Despair recedes a touch.

She folds her arms. ‘I should think by that reckoning you've at least three more years before we can write you off as an absolute failure and all hope is lost.'

She smiles at me with that funny lopsided smile and even though she's teasing me, I feel a ruffle of optimism.

The following day Edie takes the train back up to town for a concert, and George leaves with her, whether for business or out of squeamishness in not wanting to be here so close to the end, I'm not sure. The morning after they depart I'm up before dawn and hurrying across the lawn before the others are awake. Knowing that in a matter of a week – no, less: six days – the house will be gone, I want it over. I'm in a prison cell, counting the hours until my execution. Afterwards, I may not go back up to Cambridge but instead venture abroad for a while. I hear there is a folk-song hoard in the Appalachian Mountains. Perhaps I will travel to the USA and gather up songs over there. And then the thought of being away from Edie makes me feel sick, like having a sudden hangover.

Farmhands have started to empty Hartgrove Hall of the few pieces of decent furniture and stack them in one of the barns. I wonder where the General will go – I presume to his occasional wartime lair, the bungalow on the other side of the hill – but I can't bring myself to ask him. I can't forgive him. He hasn't asked us where we'll go or what we'll do. In fact he carries on precisely as before, taking his breakfast with
The Times
in the morning room, Chivers bringing him coffee and rolls and marmalade from Fortnum's. He clearly intends to spend his last few days in the house as he has spent the previous sixty-eight years, barring the inconvenient interruptions brought by two world wars. For an awful moment I wonder whether he means to go down with the ship, sitting at the breakfast table with his newspaper and his jar of marmalade with its silver spoon as the house falls around him, burying him in the rubble.
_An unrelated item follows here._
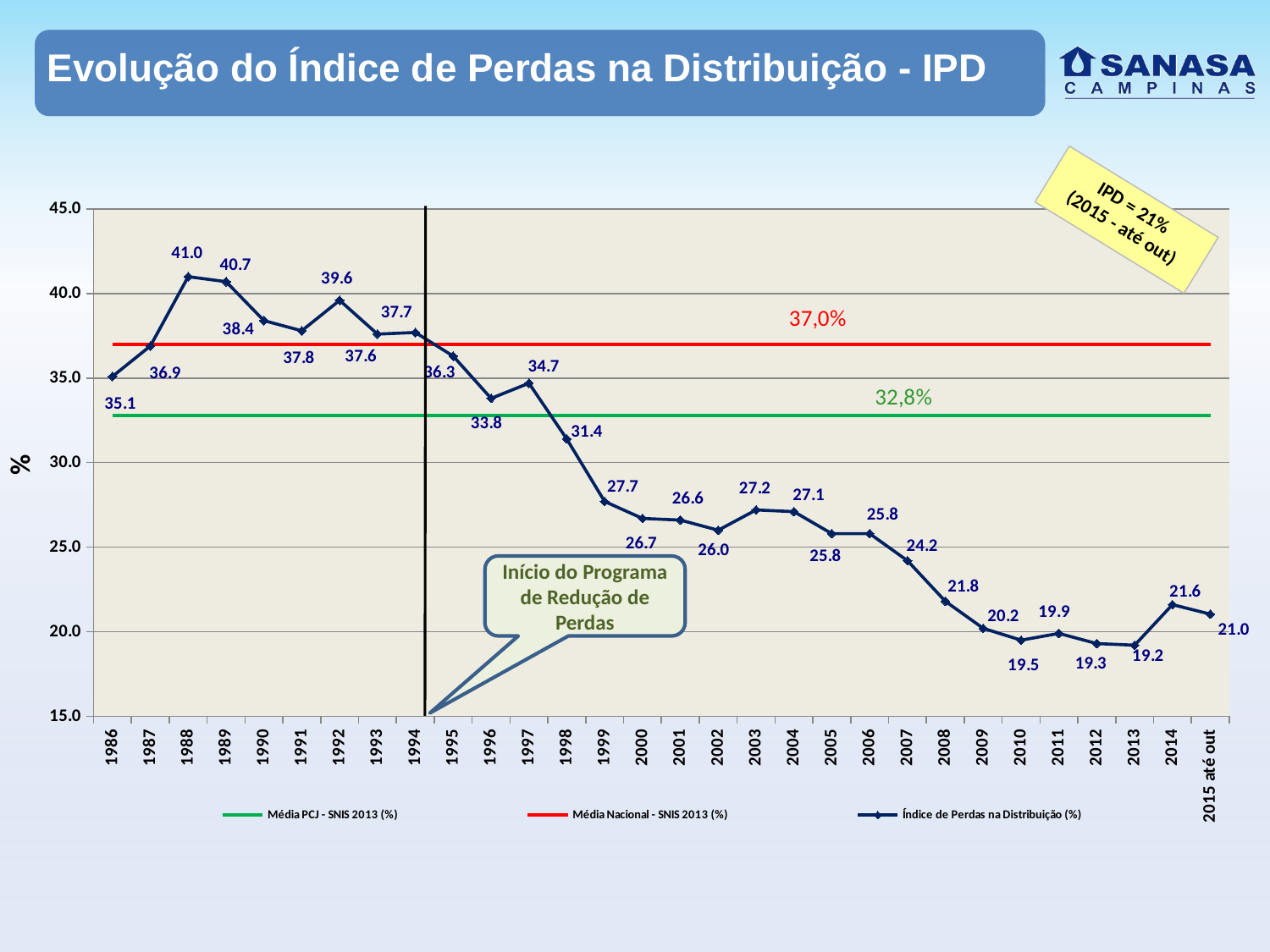
In which year is the Índice de Perdas na Distribuição lowest? 2013 Which year has a higher Índice de Perdas na Distribuição value, 1996 or 1997? 1997 How many series does the legend list? 3 What value does the green Média PCJ - SNIS 2013 line show? 32,8% What value does the red Média Nacional - SNIS 2013 line show? 37,0% In which year is the Índice de Perdas na Distribuição highest? 1988 What is the difference between the Índice de Perdas na Distribuição values for 1988 and 2013? 21.8 What kind of chart is shown on the slide? Line chart What is the Índice de Perdas na Distribuição value for 2015 até out? 21.0 What is the Índice de Perdas na Distribuição value for 1988? 41.0 Does the Índice de Perdas na Distribuição generally rise or fall from 1994 to 2013? Fall What is the Índice de Perdas na Distribuição value for 1998? 31.4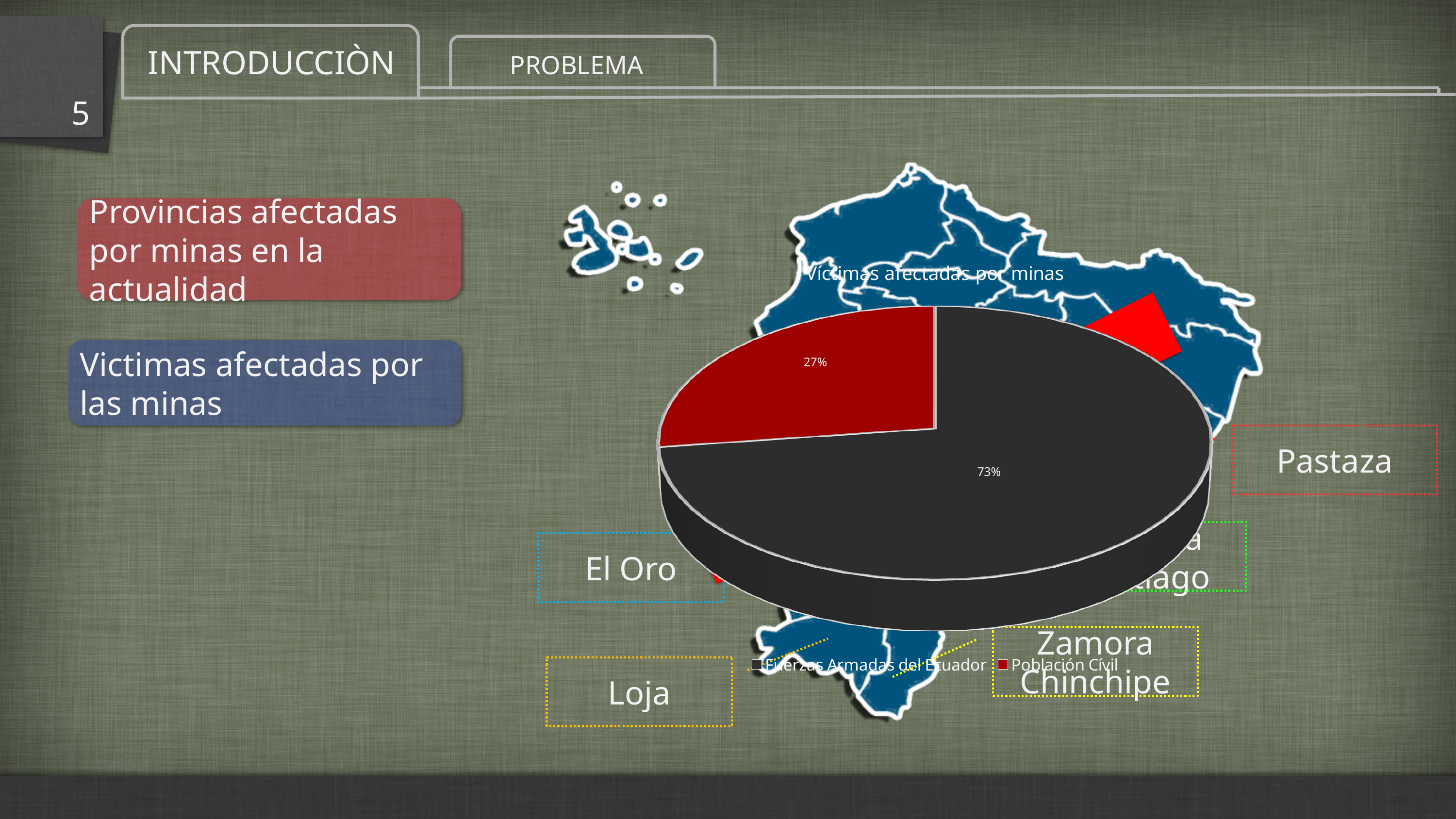
What kind of chart is shown on the slide? pie chart What is the title of the pie chart? Víctimas afectadas por minas Which is larger in the pie chart, the share for Población Civil or the share for Fuerzas Armadas del Ecuador? Fuerzas Armadas del Ecuador What percentage of the pie chart corresponds to Fuerzas Armadas del Ecuador? 73% How many entries does the legend of the pie chart list? 2 Which category has the largest share of the pie chart? Fuerzas Armadas del Ecuador How many slices does the pie chart have? 2 What is the difference in percentage points between the Fuerzas Armadas del Ecuador slice and the Población Civil slice? 46 Which category has the smallest share of the pie chart? Población Civil What is the share of the pie taken by the Población Civil slice? 27% What percentage of the pie chart corresponds to Población Civil? 27% What colour is the Población Civil slice in the pie chart? red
I want to be far away and I can't bear to leave. I walk up to the ridge as dawn breaks behind the hill, setting the gorse and the brambles ablaze for an instant. It's cool and the ground is thick with dew; thousands of spiders' webs wobble in the grass, catching the light and looking like the corners of discarded lace handkerchiefs. As I hurry up the steep slope, I realise that I've spent the last few days tramping my favourite walks, bidding them goodbye. The routes I've taken to collect songs in pubs and farm cottages have corresponded exactly with an internal map of the places I love the most. I've been walking the path of my own memories, and, if I think about it, I could trace the last few days by singing the songs I've collected along the way – ‘The Foggy Dew' from a gardener unearthing rows of wet brown carrots at the rectory in Belchalwell, through ‘The Banks of Sweet Primrose' sung by a pair of labourers burning a pyre of dung at Hedge End, to ‘The Spotted Cow' sung by the curate of Woolland, red faced and fastidiously removing his dog collar before he'd sing such an irreverent tune.

I've created an elaborate song map of Hartgrove, of her hills and barrows and dells and woods. I know that, in years to come, I can find my way here again by singing. Perhaps it's the impending grief of losing our home, but I find myself retreating from the rational and into myth. I hoard songs and stories, visions of a better, older world. I don't know whether they were ever true, these ballads of clear crystal streams and weeping birds, but I wish I could slide inside a song and escape there for the duration of the melody.